- [Set task A]: List every distinct full calendar date (day, month and year) that appears in the admissibility decision, giving each date once.
- [Set task B]: Pick up the admissibility decision on the application against the Netherlands right after its final sentence and carry it forward.

-------- Selection

Doc ref: 14216/88 • ECHR ID: 001-838

Document date: March 7, 1991

  • Inbound citations: 2
  • Cited paragraphs: 0
  • Outbound citations: 0

R.R. ; G.R. v. THE NETHERLANDS

Doc ref: 14216/88 • ECHR ID: 001-838

Document date: March 7, 1991

Cited paragraphs only



                      AS TO THE ADMISSIBILITY OF

                      Application No. 14216/88

                      by R.R. and G.R.

                      against the Netherlands

        The European Commission of Human Rights sitting in private

on 7 March 1991, the following members being present:

              MM. C.A. NØRGAARD, President

                  J.A. FROWEIN

                  S. TRECHSEL

                  F. ERMACORA

                  E. BUSUTTIL

                  G. JÖRUNDSSON

                  A.S. GÖZÜBÜYÜK

                  A. WEITZEL

                  J.-C. SOYER

                  H.G. SCHERMERS

                  H. DANELIUS

             Mrs.  G. H. THUNE

             Sir  Basil HALL

             MM.  F. MARTINEZ RUIZ

                  C.L. ROZAKIS

             MM.  L. LOUCAIDES

                  J.-C. GEUS

                  A.V. ALMEIDA RIBEIRO

                  M.P. PELLONPÄÄ

             Mr.  H.C. KRÜGER, Secretary to the Commission

        Having regard to Article 25 of the Convention for the

Protection of Human Rights and Fundamental Freedoms;

        Having regard to the application introduced on 29 February

1988 by R.R. and G.R. against the Netherlands and registered on 14

September 1988 under file No. 14216/88;

        Having regard to the report provided for in Rule 47 of the

Rules of Procedure of the Commission;

        Having deliberated;

        Decides as follows:

THE FACTS

        The applicants are both Dutch nationals born in respectively

1942 and 1912.  They jointly own and manage a private company with

limited liability called "ADAMEX B.V." - hereinafter called ADAMEX -

and live in Laren, the Netherlands.  Before the Commission they are

represented by Mr.  J. Groen, a lawyer practising in The Hague.

----------------
-------- Dataset entries

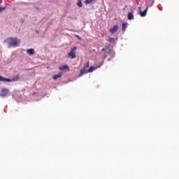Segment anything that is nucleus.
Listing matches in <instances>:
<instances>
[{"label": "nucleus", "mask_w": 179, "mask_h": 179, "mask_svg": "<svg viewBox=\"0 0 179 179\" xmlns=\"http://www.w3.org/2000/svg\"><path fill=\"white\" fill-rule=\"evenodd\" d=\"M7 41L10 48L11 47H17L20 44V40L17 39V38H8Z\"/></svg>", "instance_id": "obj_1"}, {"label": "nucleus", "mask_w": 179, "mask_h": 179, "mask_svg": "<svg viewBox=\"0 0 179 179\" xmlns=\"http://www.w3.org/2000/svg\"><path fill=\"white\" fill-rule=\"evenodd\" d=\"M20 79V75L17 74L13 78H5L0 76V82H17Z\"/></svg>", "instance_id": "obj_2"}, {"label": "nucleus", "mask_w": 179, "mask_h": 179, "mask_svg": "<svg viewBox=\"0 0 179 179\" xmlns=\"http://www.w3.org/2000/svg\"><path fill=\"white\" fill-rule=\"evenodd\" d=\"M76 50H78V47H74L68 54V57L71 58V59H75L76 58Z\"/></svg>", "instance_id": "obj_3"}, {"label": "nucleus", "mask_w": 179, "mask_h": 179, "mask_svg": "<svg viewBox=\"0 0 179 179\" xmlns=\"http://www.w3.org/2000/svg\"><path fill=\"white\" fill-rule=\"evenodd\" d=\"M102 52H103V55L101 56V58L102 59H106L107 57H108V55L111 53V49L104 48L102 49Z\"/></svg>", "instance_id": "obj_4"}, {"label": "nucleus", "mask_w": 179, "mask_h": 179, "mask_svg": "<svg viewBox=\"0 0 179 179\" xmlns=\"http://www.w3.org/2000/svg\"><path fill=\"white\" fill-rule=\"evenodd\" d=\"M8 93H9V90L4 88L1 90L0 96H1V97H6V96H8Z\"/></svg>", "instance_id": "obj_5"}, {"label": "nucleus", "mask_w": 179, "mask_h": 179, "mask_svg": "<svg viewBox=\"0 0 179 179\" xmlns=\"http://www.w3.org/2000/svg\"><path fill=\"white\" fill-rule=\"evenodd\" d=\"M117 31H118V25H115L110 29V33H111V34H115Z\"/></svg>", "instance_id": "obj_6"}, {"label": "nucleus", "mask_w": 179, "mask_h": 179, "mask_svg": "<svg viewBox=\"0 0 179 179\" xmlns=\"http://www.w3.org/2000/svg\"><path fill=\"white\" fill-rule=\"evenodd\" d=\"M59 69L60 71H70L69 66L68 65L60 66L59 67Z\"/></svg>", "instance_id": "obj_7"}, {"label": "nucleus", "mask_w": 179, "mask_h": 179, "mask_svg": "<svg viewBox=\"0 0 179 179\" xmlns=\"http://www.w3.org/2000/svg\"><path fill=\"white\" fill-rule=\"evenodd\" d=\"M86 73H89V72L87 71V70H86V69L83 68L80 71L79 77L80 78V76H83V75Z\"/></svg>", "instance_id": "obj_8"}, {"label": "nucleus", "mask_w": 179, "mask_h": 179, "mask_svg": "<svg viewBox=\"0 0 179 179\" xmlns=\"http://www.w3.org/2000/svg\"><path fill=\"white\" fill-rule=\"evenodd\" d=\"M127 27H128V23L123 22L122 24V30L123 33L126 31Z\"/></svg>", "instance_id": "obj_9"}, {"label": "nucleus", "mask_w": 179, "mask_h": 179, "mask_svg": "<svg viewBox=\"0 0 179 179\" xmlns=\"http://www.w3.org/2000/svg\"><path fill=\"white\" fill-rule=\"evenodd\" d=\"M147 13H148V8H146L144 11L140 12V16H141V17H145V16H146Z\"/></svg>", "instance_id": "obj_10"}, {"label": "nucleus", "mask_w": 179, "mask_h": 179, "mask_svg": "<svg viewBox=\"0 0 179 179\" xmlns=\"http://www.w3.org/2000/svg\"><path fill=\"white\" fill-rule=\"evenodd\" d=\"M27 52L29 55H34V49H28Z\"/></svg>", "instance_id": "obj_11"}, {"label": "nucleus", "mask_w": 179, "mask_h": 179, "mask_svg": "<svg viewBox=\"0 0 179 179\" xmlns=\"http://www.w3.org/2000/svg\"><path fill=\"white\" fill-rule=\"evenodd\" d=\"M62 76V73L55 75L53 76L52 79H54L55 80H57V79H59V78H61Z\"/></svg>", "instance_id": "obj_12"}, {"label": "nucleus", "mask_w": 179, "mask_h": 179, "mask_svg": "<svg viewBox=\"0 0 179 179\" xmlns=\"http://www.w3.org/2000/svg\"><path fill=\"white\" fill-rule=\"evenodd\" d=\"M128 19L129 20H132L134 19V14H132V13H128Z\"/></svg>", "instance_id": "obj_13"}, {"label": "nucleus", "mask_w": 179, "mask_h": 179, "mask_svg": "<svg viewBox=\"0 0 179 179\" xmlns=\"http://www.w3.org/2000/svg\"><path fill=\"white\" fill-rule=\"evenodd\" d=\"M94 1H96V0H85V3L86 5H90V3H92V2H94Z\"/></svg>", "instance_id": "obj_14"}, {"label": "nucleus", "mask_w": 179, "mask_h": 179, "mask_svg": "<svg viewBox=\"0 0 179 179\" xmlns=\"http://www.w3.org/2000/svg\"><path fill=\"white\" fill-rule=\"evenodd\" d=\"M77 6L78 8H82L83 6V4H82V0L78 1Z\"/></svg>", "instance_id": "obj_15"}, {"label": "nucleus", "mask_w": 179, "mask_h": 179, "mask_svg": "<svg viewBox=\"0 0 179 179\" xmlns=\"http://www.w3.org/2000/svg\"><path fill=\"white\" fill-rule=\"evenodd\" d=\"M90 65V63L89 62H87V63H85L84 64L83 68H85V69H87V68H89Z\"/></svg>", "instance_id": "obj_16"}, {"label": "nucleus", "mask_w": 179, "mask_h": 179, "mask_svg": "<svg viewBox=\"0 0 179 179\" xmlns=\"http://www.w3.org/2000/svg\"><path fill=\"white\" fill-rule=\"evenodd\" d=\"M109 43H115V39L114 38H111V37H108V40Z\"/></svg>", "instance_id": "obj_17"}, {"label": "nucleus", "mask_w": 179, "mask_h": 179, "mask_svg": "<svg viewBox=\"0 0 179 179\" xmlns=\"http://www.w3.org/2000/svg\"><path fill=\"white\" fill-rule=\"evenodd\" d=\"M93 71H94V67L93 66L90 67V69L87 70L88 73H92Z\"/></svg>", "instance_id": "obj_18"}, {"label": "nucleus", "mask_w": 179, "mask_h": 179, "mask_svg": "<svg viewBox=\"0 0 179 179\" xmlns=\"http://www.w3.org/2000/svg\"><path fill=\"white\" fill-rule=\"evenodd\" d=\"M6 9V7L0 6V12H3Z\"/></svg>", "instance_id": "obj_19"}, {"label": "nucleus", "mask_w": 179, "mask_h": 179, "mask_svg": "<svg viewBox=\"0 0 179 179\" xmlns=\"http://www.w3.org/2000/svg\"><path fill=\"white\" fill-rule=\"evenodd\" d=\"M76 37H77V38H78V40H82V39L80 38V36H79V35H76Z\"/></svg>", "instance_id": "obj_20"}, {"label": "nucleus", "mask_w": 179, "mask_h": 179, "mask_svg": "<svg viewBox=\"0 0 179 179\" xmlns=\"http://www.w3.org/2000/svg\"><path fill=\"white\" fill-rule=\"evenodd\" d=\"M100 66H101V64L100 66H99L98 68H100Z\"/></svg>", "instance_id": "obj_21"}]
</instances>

----------------
-------- Dataset entries

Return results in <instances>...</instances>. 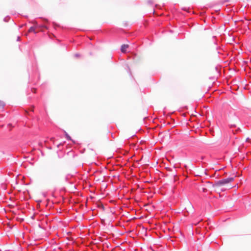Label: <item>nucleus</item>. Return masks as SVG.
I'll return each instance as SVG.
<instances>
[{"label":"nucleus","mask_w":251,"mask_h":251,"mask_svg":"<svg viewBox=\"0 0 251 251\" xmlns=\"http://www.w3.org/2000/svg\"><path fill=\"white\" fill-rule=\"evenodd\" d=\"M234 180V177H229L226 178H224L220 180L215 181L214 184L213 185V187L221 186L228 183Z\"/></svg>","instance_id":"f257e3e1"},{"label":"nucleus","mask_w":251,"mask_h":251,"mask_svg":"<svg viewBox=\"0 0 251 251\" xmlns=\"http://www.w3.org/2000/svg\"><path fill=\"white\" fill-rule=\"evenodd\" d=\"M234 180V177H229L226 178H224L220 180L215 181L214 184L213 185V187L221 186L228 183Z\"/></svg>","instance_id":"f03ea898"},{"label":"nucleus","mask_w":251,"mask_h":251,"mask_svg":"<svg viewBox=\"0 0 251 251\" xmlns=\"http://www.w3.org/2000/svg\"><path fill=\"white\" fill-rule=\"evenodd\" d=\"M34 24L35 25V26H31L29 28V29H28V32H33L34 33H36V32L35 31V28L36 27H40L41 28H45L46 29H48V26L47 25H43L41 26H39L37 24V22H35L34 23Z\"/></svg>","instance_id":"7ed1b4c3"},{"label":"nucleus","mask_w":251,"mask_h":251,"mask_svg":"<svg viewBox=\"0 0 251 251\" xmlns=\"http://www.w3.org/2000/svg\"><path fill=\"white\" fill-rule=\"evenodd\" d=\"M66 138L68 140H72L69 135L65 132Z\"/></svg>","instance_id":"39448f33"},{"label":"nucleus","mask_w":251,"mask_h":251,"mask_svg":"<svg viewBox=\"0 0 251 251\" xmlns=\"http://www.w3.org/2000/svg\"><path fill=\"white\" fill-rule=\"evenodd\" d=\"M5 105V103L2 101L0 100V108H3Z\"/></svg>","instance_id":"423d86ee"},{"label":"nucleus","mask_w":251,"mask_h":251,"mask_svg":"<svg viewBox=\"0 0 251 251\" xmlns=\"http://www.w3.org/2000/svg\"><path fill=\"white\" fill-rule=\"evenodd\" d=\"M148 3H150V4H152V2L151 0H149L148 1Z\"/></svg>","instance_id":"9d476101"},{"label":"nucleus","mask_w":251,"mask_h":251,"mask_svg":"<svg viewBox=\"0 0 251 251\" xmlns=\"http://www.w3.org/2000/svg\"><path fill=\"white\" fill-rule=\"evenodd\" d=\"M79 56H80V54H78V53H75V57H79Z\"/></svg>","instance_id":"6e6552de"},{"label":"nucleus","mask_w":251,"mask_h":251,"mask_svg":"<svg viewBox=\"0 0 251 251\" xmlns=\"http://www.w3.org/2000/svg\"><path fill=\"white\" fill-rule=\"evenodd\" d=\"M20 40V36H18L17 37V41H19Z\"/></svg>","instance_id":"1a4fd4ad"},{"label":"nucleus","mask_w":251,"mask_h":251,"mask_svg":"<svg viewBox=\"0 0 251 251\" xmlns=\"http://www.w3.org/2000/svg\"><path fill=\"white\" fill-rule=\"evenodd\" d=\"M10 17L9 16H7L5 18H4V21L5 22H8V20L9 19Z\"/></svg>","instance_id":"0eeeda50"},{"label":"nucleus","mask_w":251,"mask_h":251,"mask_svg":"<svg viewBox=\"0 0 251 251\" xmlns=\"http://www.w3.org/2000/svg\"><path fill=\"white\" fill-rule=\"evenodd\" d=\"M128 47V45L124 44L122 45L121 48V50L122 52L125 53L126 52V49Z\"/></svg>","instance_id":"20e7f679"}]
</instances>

----------------

- [Task answer A]: 7 March 1991; 29 February 1988; 14 September 1988

- [Task answer B]:
        The facts as submitted by the applicants may be summarised as

follows:

        In the summer of 1981, the late husband of the second

applicant, the owner-manager of ADAMEX, bought a stock of shirts from

Mr.  T. in Zurich, Switzerland.

        The book value, as stated on the invoice of these shirts

(approximately 99,000), was NLG. 543,907.  The shirts represented a

market value to ADAMEX of NLG 1,400,000.

        On 30 September 1981, the shirts, packaged in 1673 boxes,

were presented for importation to the Dutch customs.  They were

accompanied, inter alia, by three statements of origin, issued by the

Zurich Chamber of Commerce, specifying Japan as the country of origin,

and by an import licence for 99,000 shirts to be imported from

Switzerland and originating in Japan.

        On 2 October 1981, the shirts were seized and the authorities

initiated an investigation into their origin, apparently on the

suspicion that the shirts were too inexpensive for them to have been

made in Japan.

        By letter of 13 January 1982, the competent division of the

Commission of the European Communities in Brussels confirmed that the

shirts had not originated in Japan.  Subsequent investigation revealed

that the shirts had been manufactured in South Korea.  Textiles from

that country must be accompanied by a South Korean export licence

which must conform to an EEC import quota.

        On 2 February 1983, the Public Prosecutor requested that the

shirts be withdrawn from circulation (onttrokken aan het verkeer).

Criminal proceedings had been instituted against ADAMEX on 12 October

1981.  However, the owner died on 19 May 1983.  On 9 November 1984 the

Public Prosecutor informed the applicants' lawyer that he had dropped

the charges (sepot) against ADAMEX.

        By decision of 22 June 1983, the Regional Court

(Arrondissementsrechtbank) of Amsterdam, after having adjourned the

case on 19 May 1983 upon request of the applicants, ordered the

withdrawal from circulation of the shirts, but this order was quashed

by the Supreme Court (Hoge Raad) on 10 January 1984.

        On 26 March 1984, the Public Prosecutor made a renewed request

for withdrawal from circulation of the shirts.  This request was dealt

with in chambers by the Regional Court of Amsterdam on 5 April 1984,

when the case was adjourned indefinitely.  The record of this hearing

does not indicate why the case was adjourned.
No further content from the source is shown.